======== TEXTO SELECIONADO
Este reparo é sublinhado pela diretora do serviço de urgência do mesmo hospital, Cristina Marujo, que admitindo que o período de confinamento “pode ter pesado” às diferentes gerações “de forma diferente com maior ou menor dificuldade”, lamenta a falta daquele “bocadinho mais de consciência que, se tivesse ficado, se traduziria mais no agir e nos cuidados a ter”.
“Vamos continuar a ter grupos que se reúnem sem máscara – às vezes apetece dar uns abanões –, mas revolta não sinto. Se calhar fomos nós que não passamos a mensagem. Basta essa mensagem passar, esse comportamento melhorar, e isso refletir-se-á no tipo de população infetada e na [taxa de] letalidade [do vírus]”, aponta a especialista.
A pandemia de Covid-19 já provocou pelo menos 965.760 mortos e mais de 31,3 milhões de casos de infeção em 196 países e territórios.
Em Portugal, de acordo com o boletim mais recente da Direção-Geral da Saúde (DGS), morreram 1.925 pessoas dos 69.663 casos de infeção confirmados.
================
======== DADOS REGISTADOS
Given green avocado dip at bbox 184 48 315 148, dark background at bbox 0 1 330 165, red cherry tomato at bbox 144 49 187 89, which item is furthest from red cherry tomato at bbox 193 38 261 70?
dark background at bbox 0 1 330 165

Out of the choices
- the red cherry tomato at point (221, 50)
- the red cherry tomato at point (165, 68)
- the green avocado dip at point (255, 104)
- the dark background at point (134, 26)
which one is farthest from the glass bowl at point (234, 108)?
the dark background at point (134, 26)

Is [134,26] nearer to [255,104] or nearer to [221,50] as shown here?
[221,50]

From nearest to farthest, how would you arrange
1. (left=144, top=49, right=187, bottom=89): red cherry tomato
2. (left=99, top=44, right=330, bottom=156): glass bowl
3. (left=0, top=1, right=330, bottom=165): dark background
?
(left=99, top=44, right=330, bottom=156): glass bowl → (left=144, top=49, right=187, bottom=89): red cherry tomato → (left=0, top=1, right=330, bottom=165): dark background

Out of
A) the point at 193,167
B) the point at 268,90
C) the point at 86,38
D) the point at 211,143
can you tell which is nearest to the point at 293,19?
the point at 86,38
================
— LISTA DE TAREFAS —
1. Copie um trecho do texto selecionado: comece nas palavras "Este reparo é" e pare depois de "aponta a especialista.".
2. De acordo com o boletim mais recente da DGS citado no texto selecionado, quantas pessoas morreram em Portugal?
A listagem constitui material à parte, sem relação com o texto selecionado.

— RESULTADOS POR TAREFA —
1.
Este reparo é sublinhado pela diretora do serviço de urgência do mesmo hospital, Cristina Marujo, que admitindo que o período de confinamento “pode ter pesado” às diferentes gerações “de forma diferente com maior ou menor dificuldade”, lamenta a falta daquele “bocadinho mais de consciência que, se tivesse ficado, se traduziria mais no agir e nos cuidados a ter”.
“Vamos continuar a ter grupos que se reúnem sem máscara – às vezes apetece dar uns abanões –, mas revolta não sinto. Se calhar fomos nós que não passamos a mensagem. Basta essa mensagem passar, esse comportamento melhorar, e isso refletir-se-á no tipo de população infetada e na [taxa de] letalidade [do vírus]”, aponta a especialista.

2. 1.925 pessoas.